◆ Text shown
* Start *
Let be $\alpha,\beta,\gamma$ angles of a triangle $ABC$ and point $D$ on side $AB$ .
i) Determine the maximum of function:
$f(\varphi)=\sin\varphi\cdot\sin(\gamma-\varphi)\quad \left(0\leq\varphi\leq\frac{\gamma}{2}\right).$
ii) If it's $0<\sin\alpha\sin\beta\leq max(f(\varphi)),$ prove that there is a point $D$ on side $AB$ so that $CD$ geometric mean proportional of lines $AD$ and $BD$ ( e.g. $|CD|^{2}=|AD|\cdot|BD|$ ) and converse.

rsoldo · 01/08/19 101

a) Note that $f(x)=f(\gamma-x)$ so we can also look at $x\in [0,\gamma]$ . We have $f(0)=f(\gamma)=0$ and $2f(x)=2\sin x \sin (\gamma-x)=\cos(2x-\gamma)-\cos \gamma=2\cos^2 (\gamma/2 -x)-1-\cos \gamma$ .
* End *
Dataset records:
* Start *
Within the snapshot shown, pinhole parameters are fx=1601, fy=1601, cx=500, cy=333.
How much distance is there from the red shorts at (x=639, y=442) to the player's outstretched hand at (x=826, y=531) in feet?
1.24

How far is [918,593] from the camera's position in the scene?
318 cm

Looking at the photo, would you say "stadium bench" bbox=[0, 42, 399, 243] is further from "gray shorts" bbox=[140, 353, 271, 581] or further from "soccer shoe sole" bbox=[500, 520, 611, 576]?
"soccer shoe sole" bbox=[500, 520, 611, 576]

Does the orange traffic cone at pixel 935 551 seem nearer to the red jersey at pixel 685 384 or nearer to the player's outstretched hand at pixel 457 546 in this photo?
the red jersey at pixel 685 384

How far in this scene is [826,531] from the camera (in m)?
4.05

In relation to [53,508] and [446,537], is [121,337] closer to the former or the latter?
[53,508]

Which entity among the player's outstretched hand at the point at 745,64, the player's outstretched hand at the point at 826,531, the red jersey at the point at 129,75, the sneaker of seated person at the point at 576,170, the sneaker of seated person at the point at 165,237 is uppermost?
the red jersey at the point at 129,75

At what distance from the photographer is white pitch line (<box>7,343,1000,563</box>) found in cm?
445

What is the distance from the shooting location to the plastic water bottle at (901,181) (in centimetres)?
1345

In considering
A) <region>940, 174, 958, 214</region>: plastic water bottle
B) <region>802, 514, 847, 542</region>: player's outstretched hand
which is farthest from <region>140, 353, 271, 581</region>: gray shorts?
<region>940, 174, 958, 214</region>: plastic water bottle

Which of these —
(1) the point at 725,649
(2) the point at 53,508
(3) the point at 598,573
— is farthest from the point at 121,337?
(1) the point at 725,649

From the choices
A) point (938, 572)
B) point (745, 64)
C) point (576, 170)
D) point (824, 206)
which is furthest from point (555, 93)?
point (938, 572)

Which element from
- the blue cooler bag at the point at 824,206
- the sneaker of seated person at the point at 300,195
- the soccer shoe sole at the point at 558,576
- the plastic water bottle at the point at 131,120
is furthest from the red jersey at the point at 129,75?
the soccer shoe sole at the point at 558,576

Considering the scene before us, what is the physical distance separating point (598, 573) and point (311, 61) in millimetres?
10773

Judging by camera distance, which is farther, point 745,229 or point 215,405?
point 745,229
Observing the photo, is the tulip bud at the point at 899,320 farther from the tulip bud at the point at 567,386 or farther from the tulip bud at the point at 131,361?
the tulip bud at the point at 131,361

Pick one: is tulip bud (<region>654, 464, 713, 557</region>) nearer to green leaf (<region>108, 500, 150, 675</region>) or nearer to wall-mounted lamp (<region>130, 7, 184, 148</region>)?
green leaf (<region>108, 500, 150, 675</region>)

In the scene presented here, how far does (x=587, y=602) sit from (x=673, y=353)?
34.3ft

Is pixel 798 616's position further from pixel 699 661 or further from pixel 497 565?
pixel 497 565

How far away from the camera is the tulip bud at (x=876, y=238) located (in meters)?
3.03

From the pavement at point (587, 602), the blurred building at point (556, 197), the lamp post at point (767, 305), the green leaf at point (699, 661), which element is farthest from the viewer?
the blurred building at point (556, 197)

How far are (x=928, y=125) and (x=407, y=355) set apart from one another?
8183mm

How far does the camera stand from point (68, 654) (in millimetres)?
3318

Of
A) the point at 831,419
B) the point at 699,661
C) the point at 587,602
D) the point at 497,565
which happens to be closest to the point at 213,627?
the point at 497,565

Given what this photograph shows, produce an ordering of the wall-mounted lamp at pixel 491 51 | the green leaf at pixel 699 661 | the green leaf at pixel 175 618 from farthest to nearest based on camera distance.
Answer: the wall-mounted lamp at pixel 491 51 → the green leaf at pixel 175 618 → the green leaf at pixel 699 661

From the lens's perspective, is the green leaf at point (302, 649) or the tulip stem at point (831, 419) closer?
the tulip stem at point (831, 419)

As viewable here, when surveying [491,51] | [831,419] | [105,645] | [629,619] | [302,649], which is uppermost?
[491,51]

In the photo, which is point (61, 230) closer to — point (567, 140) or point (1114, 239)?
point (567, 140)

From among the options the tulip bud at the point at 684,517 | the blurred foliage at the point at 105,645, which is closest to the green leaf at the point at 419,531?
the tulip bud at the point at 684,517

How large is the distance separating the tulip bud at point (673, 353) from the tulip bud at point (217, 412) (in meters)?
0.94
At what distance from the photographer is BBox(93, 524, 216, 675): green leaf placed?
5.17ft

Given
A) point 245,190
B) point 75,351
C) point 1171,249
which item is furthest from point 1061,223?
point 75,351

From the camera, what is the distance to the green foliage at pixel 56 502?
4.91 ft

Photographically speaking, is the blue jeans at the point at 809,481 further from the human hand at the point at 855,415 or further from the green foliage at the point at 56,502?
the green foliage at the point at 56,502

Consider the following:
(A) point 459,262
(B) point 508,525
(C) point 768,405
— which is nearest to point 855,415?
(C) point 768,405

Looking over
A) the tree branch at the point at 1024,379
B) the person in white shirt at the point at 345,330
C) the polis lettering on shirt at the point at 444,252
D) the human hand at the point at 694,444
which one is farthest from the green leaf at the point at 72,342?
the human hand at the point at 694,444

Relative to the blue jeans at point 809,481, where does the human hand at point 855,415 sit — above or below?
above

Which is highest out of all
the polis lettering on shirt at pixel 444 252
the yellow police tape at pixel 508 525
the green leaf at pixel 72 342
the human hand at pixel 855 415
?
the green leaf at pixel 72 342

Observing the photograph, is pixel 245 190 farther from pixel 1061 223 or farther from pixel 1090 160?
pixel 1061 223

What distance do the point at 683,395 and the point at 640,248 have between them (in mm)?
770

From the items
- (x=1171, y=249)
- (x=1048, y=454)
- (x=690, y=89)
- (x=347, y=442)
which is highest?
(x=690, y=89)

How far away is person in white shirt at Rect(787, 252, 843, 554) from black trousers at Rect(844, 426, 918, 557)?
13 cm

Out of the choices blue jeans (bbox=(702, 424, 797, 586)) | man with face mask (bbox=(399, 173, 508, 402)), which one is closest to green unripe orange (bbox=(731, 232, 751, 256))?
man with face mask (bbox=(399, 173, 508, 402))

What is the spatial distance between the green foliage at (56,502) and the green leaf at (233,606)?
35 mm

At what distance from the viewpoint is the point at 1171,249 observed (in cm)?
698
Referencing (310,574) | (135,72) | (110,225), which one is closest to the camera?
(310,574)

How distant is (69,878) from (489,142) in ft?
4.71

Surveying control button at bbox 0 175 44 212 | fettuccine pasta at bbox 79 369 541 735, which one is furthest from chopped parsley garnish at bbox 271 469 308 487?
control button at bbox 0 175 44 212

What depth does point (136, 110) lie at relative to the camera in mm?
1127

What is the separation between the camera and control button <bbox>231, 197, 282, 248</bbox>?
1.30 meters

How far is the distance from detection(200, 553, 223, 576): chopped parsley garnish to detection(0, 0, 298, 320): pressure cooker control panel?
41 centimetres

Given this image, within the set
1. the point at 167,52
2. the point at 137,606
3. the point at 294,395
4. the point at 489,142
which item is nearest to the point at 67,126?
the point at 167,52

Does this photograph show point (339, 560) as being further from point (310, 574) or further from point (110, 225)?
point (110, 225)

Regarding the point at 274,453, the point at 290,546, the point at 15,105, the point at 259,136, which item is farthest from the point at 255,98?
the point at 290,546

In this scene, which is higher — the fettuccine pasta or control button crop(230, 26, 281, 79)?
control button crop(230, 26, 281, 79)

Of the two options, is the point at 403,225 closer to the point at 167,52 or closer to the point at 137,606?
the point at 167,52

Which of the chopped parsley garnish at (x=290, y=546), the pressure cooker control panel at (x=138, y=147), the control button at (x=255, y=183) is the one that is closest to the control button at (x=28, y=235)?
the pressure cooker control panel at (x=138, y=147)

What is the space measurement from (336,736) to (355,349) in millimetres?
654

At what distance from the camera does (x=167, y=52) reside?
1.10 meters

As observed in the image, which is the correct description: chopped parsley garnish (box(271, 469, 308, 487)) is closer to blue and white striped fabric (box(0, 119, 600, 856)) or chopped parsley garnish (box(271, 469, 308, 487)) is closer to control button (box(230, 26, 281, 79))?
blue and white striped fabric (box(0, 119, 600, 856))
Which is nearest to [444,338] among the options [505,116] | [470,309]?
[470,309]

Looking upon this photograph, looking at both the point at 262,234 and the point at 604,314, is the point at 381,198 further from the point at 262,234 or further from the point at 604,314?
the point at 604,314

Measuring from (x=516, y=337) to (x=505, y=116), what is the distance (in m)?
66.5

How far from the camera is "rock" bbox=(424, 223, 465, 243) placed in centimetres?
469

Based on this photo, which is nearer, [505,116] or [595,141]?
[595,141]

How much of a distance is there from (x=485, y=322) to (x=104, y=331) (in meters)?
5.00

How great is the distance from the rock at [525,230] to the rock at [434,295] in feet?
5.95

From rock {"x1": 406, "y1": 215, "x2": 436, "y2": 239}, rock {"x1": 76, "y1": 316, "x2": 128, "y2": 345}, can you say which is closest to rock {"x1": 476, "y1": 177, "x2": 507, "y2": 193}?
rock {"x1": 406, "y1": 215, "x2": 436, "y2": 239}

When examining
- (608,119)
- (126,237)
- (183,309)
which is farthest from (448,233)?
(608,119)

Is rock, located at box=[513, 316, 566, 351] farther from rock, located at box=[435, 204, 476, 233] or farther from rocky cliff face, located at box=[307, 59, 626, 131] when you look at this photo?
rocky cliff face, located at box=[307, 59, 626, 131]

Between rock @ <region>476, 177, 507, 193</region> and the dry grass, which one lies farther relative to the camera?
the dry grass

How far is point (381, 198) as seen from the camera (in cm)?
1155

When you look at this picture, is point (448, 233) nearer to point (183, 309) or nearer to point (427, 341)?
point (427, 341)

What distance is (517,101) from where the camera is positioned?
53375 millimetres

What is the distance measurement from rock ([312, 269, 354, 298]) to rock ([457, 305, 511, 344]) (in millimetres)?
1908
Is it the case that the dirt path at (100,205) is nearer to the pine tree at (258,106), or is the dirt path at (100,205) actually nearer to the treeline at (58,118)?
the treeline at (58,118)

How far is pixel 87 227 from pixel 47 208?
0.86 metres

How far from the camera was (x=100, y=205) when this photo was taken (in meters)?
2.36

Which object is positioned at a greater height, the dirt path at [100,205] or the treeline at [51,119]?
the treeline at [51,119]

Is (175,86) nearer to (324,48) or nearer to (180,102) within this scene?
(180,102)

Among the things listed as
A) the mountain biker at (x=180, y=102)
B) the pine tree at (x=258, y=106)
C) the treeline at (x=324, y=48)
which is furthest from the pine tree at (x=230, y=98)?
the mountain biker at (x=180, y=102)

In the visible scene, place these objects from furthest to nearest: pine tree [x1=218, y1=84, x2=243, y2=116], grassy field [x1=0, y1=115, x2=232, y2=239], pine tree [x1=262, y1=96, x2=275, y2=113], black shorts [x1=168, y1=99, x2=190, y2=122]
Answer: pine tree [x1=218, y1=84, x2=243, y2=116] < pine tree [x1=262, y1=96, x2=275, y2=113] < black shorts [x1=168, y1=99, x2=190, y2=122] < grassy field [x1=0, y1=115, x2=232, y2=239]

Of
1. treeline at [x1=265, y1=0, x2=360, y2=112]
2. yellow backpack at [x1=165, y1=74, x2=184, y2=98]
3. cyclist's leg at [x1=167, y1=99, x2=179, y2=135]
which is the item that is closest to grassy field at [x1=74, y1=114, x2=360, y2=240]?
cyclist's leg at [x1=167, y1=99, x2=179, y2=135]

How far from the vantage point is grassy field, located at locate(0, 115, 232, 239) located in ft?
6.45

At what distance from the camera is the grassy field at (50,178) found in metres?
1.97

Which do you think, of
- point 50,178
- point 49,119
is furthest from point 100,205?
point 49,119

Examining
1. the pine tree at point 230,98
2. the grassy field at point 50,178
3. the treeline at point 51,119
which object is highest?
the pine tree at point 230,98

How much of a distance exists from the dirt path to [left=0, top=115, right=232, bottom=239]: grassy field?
* End *
◆ To do
1. Extract the triangle problem text in full, with every line unchanged.
2. Convert the listing into a Markdown table with columns Row and Line. Start at the line containing "Which do you think, of", continue through the last line of the listing, and skip blank lines.
The text and the listing come from unrelated sources.

◆ Task-by-task solutions
1.
Let be $\alpha,\beta,\gamma$ angles of a triangle $ABC$ and point $D$ on side $AB$ .
i) Determine the maximum of function:
$f(\varphi)=\sin\varphi\cdot\sin(\gamma-\varphi)\quad \left(0\leq\varphi\leq\frac{\gamma}{2}\right).$
ii) If it's $0<\sin\alpha\sin\beta\leq max(f(\varphi)),$ prove that there is a point $D$ on side $AB$ so that $CD$ geometric mean proportional of lines $AD$ and $BD$ ( e.g. $|CD|^{2}=|AD|\cdot|BD|$ ) and converse.

rsoldo · 01/08/19 101

a) Note that $f(x)=f(\gamma-x)$ so we can also look at $x\in [0,\gamma]$ . We have $f(0)=f(\gamma)=0$ and $2f(x)=2\sin x \sin (\gamma-x)=\cos(2x-\gamma)-\cos \gamma=2\cos^2 (\gamma/2 -x)-1-\cos \gamma$ .

2.
| Row | Line |
|---|---|
| 1 | Which do you think, of |
| 2 | - point 50,178 |
| 3 | - point 49,119 |
| 4 | is furthest from point 100,205? |
| 5 | point 49,119 |
| 6 | Examining |
| 7 | 1. the pine tree at point 230,98 |
| 8 | 2. the grassy field at point 50,178 |
| 9 | 3. the treeline at point 51,119 |
| 10 | which object is highest? |
| 11 | the pine tree at point 230,98 |
| 12 | How much of a distance exists from the dirt path to [left=0, top=115, right=232, bottom=239]: grassy field? |